*DATA LISTING*:
:::::

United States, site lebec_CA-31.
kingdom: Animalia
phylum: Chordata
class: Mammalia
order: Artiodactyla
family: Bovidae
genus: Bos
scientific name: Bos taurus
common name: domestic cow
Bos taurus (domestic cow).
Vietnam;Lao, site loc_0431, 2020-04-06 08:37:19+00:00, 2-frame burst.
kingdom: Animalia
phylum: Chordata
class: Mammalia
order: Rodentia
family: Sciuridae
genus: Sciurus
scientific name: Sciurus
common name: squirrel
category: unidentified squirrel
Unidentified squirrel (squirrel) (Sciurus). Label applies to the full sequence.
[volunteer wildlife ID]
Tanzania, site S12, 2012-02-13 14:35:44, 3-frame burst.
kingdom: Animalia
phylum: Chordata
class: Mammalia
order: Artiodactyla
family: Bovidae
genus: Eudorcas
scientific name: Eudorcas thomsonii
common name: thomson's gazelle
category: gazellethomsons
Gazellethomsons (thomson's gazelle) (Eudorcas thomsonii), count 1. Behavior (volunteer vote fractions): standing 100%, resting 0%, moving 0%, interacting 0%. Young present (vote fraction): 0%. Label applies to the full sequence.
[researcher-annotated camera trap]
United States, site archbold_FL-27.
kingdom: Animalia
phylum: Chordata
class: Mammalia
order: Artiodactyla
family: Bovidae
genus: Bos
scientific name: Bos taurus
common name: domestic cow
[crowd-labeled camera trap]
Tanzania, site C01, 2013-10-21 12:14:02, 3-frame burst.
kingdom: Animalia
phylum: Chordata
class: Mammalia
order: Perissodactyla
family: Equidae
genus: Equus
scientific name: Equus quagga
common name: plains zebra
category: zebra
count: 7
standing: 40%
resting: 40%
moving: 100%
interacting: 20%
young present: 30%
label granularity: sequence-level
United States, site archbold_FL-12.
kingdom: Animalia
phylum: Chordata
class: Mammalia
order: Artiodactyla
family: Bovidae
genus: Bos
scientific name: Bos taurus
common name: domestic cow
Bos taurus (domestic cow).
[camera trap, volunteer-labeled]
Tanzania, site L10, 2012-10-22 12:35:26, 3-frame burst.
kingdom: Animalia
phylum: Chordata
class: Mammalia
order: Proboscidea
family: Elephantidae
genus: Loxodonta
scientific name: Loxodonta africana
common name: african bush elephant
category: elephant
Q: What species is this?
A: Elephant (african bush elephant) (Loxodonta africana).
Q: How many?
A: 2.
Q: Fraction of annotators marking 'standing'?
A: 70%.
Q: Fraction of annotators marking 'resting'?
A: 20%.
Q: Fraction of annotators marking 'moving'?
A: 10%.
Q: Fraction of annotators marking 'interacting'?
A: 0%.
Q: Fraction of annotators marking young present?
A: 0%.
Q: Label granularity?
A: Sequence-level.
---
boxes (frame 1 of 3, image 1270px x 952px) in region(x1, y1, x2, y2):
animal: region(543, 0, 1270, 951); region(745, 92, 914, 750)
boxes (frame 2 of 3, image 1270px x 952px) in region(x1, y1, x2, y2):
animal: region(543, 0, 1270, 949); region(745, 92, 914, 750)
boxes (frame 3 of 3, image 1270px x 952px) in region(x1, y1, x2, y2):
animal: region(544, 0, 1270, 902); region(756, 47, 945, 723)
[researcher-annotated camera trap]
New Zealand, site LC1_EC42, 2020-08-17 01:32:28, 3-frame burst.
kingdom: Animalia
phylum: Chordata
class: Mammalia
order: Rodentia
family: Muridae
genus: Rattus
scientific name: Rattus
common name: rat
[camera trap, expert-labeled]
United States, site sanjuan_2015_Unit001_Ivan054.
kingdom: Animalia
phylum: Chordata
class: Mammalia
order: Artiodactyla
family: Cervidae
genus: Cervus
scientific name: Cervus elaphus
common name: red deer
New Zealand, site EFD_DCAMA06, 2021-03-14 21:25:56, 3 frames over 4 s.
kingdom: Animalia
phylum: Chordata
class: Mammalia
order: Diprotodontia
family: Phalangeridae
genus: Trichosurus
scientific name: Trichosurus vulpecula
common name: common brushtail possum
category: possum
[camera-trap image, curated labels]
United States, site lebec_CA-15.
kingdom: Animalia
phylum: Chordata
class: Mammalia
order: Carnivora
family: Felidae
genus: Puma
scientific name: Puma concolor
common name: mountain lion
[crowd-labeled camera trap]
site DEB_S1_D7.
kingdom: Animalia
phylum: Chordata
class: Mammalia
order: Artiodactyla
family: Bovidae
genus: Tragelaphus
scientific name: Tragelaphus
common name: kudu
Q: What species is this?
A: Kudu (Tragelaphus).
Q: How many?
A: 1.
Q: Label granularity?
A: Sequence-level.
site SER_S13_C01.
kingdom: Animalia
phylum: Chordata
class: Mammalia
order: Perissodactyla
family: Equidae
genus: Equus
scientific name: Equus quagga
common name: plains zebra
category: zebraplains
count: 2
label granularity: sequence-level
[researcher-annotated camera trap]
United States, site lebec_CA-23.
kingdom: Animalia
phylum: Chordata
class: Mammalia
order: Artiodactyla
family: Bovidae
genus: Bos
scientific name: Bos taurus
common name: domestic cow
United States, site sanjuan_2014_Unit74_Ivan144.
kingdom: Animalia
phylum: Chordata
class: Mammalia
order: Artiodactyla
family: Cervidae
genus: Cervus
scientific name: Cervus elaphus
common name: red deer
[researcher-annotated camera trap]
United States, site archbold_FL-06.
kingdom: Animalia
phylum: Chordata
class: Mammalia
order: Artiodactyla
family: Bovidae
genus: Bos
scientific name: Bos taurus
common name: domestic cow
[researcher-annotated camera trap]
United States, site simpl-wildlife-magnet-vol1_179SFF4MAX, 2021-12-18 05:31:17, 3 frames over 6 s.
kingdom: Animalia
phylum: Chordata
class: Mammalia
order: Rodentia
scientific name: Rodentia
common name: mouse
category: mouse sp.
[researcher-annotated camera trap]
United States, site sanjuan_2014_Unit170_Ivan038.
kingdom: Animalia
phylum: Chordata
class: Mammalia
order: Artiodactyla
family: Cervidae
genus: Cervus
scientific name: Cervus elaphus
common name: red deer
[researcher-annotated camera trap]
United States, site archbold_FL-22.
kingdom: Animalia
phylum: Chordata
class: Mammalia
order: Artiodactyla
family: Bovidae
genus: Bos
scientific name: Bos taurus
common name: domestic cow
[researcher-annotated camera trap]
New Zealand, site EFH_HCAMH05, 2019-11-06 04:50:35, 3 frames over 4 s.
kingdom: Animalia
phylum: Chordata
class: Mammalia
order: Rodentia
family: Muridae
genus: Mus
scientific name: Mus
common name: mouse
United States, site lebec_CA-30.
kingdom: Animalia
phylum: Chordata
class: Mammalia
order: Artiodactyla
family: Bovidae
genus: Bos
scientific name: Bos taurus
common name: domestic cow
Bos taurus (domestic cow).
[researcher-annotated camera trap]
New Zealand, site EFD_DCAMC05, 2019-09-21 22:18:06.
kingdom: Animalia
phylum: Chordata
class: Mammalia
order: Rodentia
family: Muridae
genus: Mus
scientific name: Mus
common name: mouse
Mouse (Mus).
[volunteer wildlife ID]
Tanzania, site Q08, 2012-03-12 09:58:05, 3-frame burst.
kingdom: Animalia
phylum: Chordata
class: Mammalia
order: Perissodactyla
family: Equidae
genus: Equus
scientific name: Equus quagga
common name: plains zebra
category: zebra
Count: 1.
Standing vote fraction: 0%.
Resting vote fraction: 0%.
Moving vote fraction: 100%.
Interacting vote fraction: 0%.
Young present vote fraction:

:::::

*TASK INSTRUCTIONS*: Your output must be an exact copy of every entry.

*ANSWER TO THE PROBLEM*:
United States, site lebec_CA-31.
kingdom: Animalia
phylum: Chordata
class: Mammalia
order: Artiodactyla
family: Bovidae
genus: Bos
scientific name: Bos taurus
common name: domestic cow
Bos taurus (domestic cow).
Vietnam;Lao, site loc_0431, 2020-04-06 08:37:19+00:00, 2-frame burst.
kingdom: Animalia
phylum: Chordata
class: Mammalia
order: Rodentia
family: Sciuridae
genus: Sciurus
scientific name: Sciurus
common name: squirrel
category: unidentified squirrel
Unidentified squirrel (squirrel) (Sciurus). Label applies to the full sequence.
[volunteer wildlife ID]
Tanzania, site S12, 2012-02-13 14:35:44, 3-frame burst.
kingdom: Animalia
phylum: Chordata
class: Mammalia
order: Artiodactyla
family: Bovidae
genus: Eudorcas
scientific name: Eudorcas thomsonii
common name: thomson's gazelle
category: gazellethomsons
Gazellethomsons (thomson's gazelle) (Eudorcas thomsonii), count 1. Behavior (volunteer vote fractions): standing 100%, resting 0%, moving 0%, interacting 0%. Young present (vote fraction): 0%. Label applies to the full sequence.
[researcher-annotated camera trap]
United States, site archbold_FL-27.
kingdom: Animalia
phylum: Chordata
class: Mammalia
order: Artiodactyla
family: Bovidae
genus: Bos
scientific name: Bos taurus
common name: domestic cow
[crowd-labeled camera trap]
Tanzania, site C01, 2013-10-21 12:14:02, 3-frame burst.
kingdom: Animalia
phylum: Chordata
class: Mammalia
order: Perissodactyla
family: Equidae
genus: Equus
scientific name: Equus quagga
common name: plains zebra
category: zebra
count: 7
standing: 40%
resting: 40%
moving: 100%
interacting: 20%
young present: 30%
label granularity: sequence-level
United States, site archbold_FL-12.
kingdom: Animalia
phylum: Chordata
class: Mammalia
order: Artiodactyla
family: Bovidae
genus: Bos
scientific name: Bos taurus
common name: domestic cow
Bos taurus (domestic cow).
[camera trap, volunteer-labeled]
Tanzania, site L10, 2012-10-22 12:35:26, 3-frame burst.
kingdom: Animalia
phylum: Chordata
class: Mammalia
order: Proboscidea
family: Elephantidae
genus: Loxodonta
scientific name: Loxodonta africana
common name: african bush elephant
category: elephant
Q: What species is this?
A: Elephant (african bush elephant) (Loxodonta africana).
Q: How many?
A: 2.
Q: Fraction of annotators marking 'standing'?
A: 70%.
Q: Fraction of annotators marking 'resting'?
A: 20%.
Q: Fraction of annotators marking 'moving'?
A: 10%.
Q: Fraction of annotators marking 'interacting'?
A: 0%.
Q: Fraction of annotators marking young present?
A: 0%.
Q: Label granularity?
A: Sequence-level.
---
boxes (frame 1 of 3, image 1270px x 952px) in region(x1, y1, x2, y2):
animal: region(543, 0, 1270, 951); region(745, 92, 914, 750)
boxes (frame 2 of 3, image 1270px x 952px) in region(x1, y1, x2, y2):
animal: region(543, 0, 1270, 949); region(745, 92, 914, 750)
boxes (frame 3 of 3, image 1270px x 952px) in region(x1, y1, x2, y2):
animal: region(544, 0, 1270, 902); region(756, 47, 945, 723)
[researcher-annotated camera trap]
New Zealand, site LC1_EC42, 2020-08-17 01:32:28, 3-frame burst.
kingdom: Animalia
phylum: Chordata
class: Mammalia
order: Rodentia
family: Muridae
genus: Rattus
scientific name: Rattus
common name: rat
[camera trap, expert-labeled]
United States, site sanjuan_2015_Unit001_Ivan054.
kingdom: Animalia
phylum: Chordata
class: Mammalia
order: Artiodactyla
family: Cervidae
genus: Cervus
scientific name: Cervus elaphus
common name: red deer
New Zealand, site EFD_DCAMA06, 2021-03-14 21:25:56, 3 frames over 4 s.
kingdom: Animalia
phylum: Chordata
class: Mammalia
order: Diprotodontia
family: Phalangeridae
genus: Trichosurus
scientific name: Trichosurus vulpecula
common name: common brushtail possum
category: possum
[camera-trap image, curated labels]
United States, site lebec_CA-15.
kingdom: Animalia
phylum: Chordata
class: Mammalia
order: Carnivora
family: Felidae
genus: Puma
scientific name: Puma concolor
common name: mountain lion
[crowd-labeled camera trap]
site DEB_S1_D7.
kingdom: Animalia
phylum: Chordata
class: Mammalia
order: Artiodactyla
family: Bovidae
genus: Tragelaphus
scientific name: Tragelaphus
common name: kudu
Q: What species is this?
A: Kudu (Tragelaphus).
Q: How many?
A: 1.
Q: Label granularity?
A: Sequence-level.
site SER_S13_C01.
kingdom: Animalia
phylum: Chordata
class: Mammalia
order: Perissodactyla
family: Equidae
genus: Equus
scientific name: Equus quagga
common name: plains zebra
category: zebraplains
count: 2
label granularity: sequence-level
[researcher-annotated camera trap]
United States, site lebec_CA-23.
kingdom: Animalia
phylum: Chordata
class: Mammalia
order: Artiodactyla
family: Bovidae
genus: Bos
scientific name: Bos taurus
common name: domestic cow
United States, site sanjuan_2014_Unit74_Ivan144.
kingdom: Animalia
phylum: Chordata
class: Mammalia
order: Artiodactyla
family: Cervidae
genus: Cervus
scientific name: Cervus elaphus
common name: red deer
[researcher-annotated camera trap]
United States, site archbold_FL-06.
kingdom: Animalia
phylum: Chordata
class: Mammalia
order: Artiodactyla
family: Bovidae
genus: Bos
scientific name: Bos taurus
common name: domestic cow
[researcher-annotated camera trap]
United States, site simpl-wildlife-magnet-vol1_179SFF4MAX, 2021-12-18 05:31:17, 3 frames over 6 s.
kingdom: Animalia
phylum: Chordata
class: Mammalia
order: Rodentia
scientific name: Rodentia
common name: mouse
category: mouse sp.
[researcher-annotated camera trap]
United States, site sanjuan_2014_Unit170_Ivan038.
kingdom: Animalia
phylum: Chordata
class: Mammalia
order: Artiodactyla
family: Cervidae
genus: Cervus
scientific name: Cervus elaphus
common name: red deer
[researcher-annotated camera trap]
United States, site archbold_FL-22.
kingdom: Animalia
phylum: Chordata
class: Mammalia
order: Artiodactyla
family: Bovidae
genus: Bos
scientific name: Bos taurus
common name: domestic cow
[researcher-annotated camera trap]
New Zealand, site EFH_HCAMH05, 2019-11-06 04:50:35, 3 frames over 4 s.
kingdom: Animalia
phylum: Chordata
class: Mammalia
order: Rodentia
family: Muridae
genus: Mus
scientific name: Mus
common name: mouse
United States, site lebec_CA-30.
kingdom: Animalia
phylum: Chordata
class: Mammalia
order: Artiodactyla
family: Bovidae
genus: Bos
scientific name: Bos taurus
common name: domestic cow
Bos taurus (domestic cow).
[researcher-annotated camera trap]
New Zealand, site EFD_DCAMC05, 2019-09-21 22:18:06.
kingdom: Animalia
phylum: Chordata
class: Mammalia
order: Rodentia
family: Muridae
genus: Mus
scientific name: Mus
common name: mouse
Mouse (Mus).
[volunteer wildlife ID]
Tanzania, site Q08, 2012-03-12 09:58:05, 3-frame burst.
kingdom: Animalia
phylum: Chordata
class: Mammalia
order: Perissodactyla
family: Equidae
genus: Equus
scientific name: Equus quagga
common name: plains zebra
category: zebra
Count: 1.
Standing vote fraction: 0%.
Resting vote fraction: 0%.
Moving vote fraction: 100%.
Interacting vote fraction: 0%.
Young present vote fraction:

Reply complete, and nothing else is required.